Agora eu não sei quem você é. Se você existe, se você
não existe, se você é um homem fantoche ou pesadelo... Era a vez de Marie Under: Uma pessoa nunca repara o que foi
feito, mas sim o que ainda precisa ser feito... E Perse queria levar belas
palavras ao coração humano. Ah, o horror de viver passou da conta até a
exaustão do deus de todos na paz tumular dos inimigos insones com suas formas
de copular amálgamas levados pela desfiguração do cenário. Ademais,
como diz Caio Fernando Abreu: O resto é engano, meu filho, é perdição.

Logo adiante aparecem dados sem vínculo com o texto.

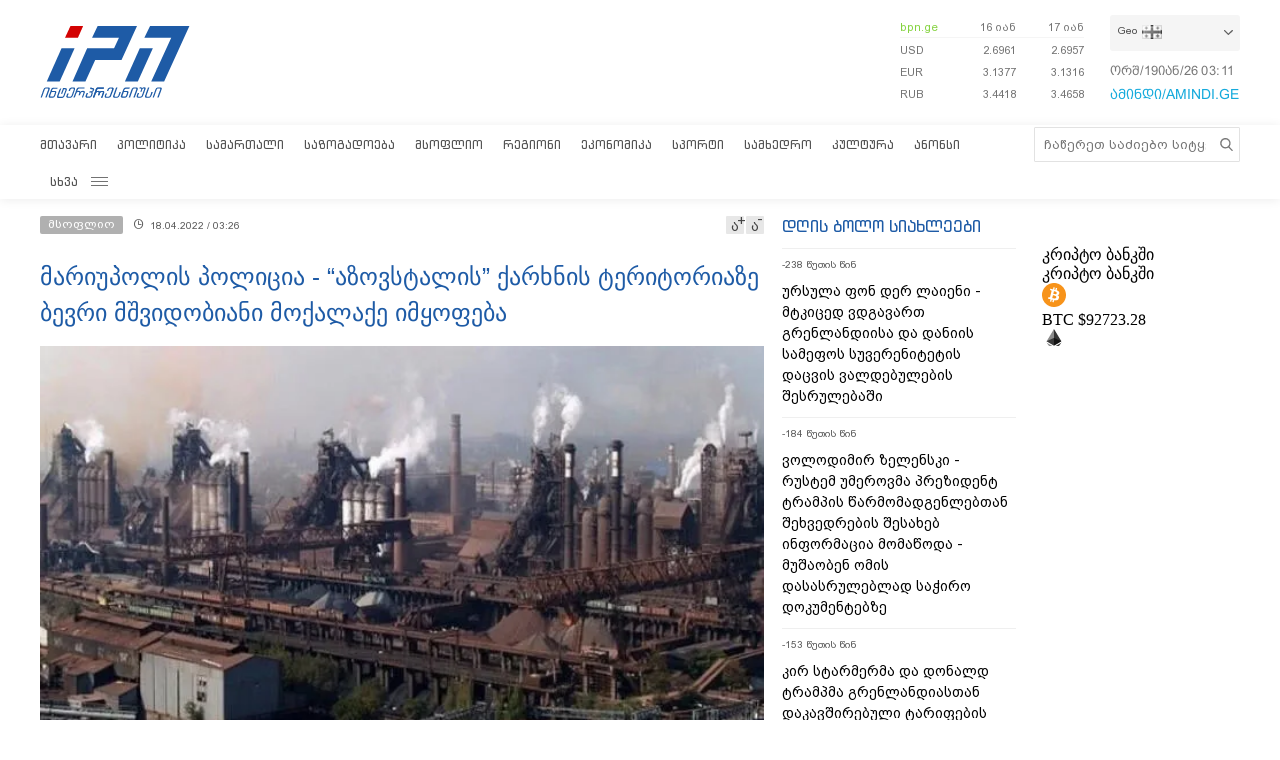

--- FILE ---
content_type: text/html; charset=utf-8
request_url: https://www.google.com/recaptcha/api2/aframe
body_size: 267
content:
<!DOCTYPE HTML><html><head><meta http-equiv="content-type" content="text/html; charset=UTF-8"></head><body><script nonce="RC74tgMEXdDF0YPRNptusg">/** Anti-fraud and anti-abuse applications only. See google.com/recaptcha */ try{var clients={'sodar':'https://pagead2.googlesyndication.com/pagead/sodar?'};window.addEventListener("message",function(a){try{if(a.source===window.parent){var b=JSON.parse(a.data);var c=clients[b['id']];if(c){var d=document.createElement('img');d.src=c+b['params']+'&rc='+(localStorage.getItem("rc::a")?sessionStorage.getItem("rc::b"):"");window.document.body.appendChild(d);sessionStorage.setItem("rc::e",parseInt(sessionStorage.getItem("rc::e")||0)+1);localStorage.setItem("rc::h",'1768792280043');}}}catch(b){}});window.parent.postMessage("_grecaptcha_ready", "*");}catch(b){}</script></body></html>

Nada demais, não são apenas os outros, cada um
de nós, coisa complicada...
Intermezzo...
– (Imagem: Acervo ArtLAM) - Havia o
intervalo e ela Chloé era o
improviso: ela havia chegado como se tivesse visto a esperança brilhar na rua
Sol. Mas não disfarçou a profecia: confusão das estações, corrupção dos homens,
decadência das classes sociais, maldade, relaxamento dos costumes. Eita, resumo
das manchetes do noticiário de hoje? Não, há milênios profetizou a deusa trina
da religião da Wicca e da guerra celta, Morrigu, durante a narrativa das vésperas
da Segunda Batalha de Moytura! Parece com os dias atuais, né! Sim, como nos
salvaremos, ora, o Doomsday Clock
está aí contando os segundos que restam. Ou façamos como o historiador romano
Sofrônio Eusébio Jerônimo, o Jeronimo de
Estridão: Quid salvum est si roma
petit... Ironicamente citou o epitáfio do Rubem Braga: De volta às
cinzas... Respondi-lhe Dorothy Parker: Desculpe a poeira... Ela
tentou disfarçar e recitou A mão – esse pássaro
digital, de Ladjane Bandeira: Te sou limite de exigências e ansiedades \ se
me constrange a servidão quando te afastas \ por meu domínio temporal. \ Minha
lucidez te fere e injusta sou\ se em confusão também me gastas.\ Se hesito,
vens a mim\ e na firmeza \ tenho inteira e súbita tua luz carnal \ no limiar do
acontecer de transgredir-me\ nessas tão nossa hegemonia instrumental... Parecia
um tanto desolada, não se conteve e me abraçou pressurosa sussurrando palavras
enlouquecidas para que eu a amasse ali mesmo, urgentemente. Tomei-a em minhas
mãos, e soletrei o seu nome infinito com todas as
minhas confissões à socapa. Suas mãos viçosas rondavam o que amanheceu em mim,
misturando suores e salivas, e tocou minha alma com o hausto de êxtase lambendo
o meu sexo na alvorada dos seus lábios de pajem magnífica, a me determinar levá-la
lauta ao ergástulo, confiscando-a, rechaçada e fausta pro meu apetite, enquanto
investia a dilapidá-la por baixo das suas vestes, desnudando-a
para ter-lhe a cachoeira de sua fonte
hibernando a volúpia – da vilegiatura ao êxtase, arqueando triunfal para que eu
me enterre na sua terra pura que hoje tem e depois também. Aí lavrei em sua
carne noturna o poema com meus versos mortais por suas margens curvas, o
convexo ventre e sua joia côncava rutilante, a brindar no seu cálice auspicioso,
o seu alvo imperecível, seu hangar - bendita seja a sua peçonha porque sou
viciado Príapo para acicatá-la plenipotenciária, destra e retesada, atravessada
adepta nas proezas que nunca envelhecerão, porque nela sou constante estado de
graça, amanhã eu não sei. Até mais ver.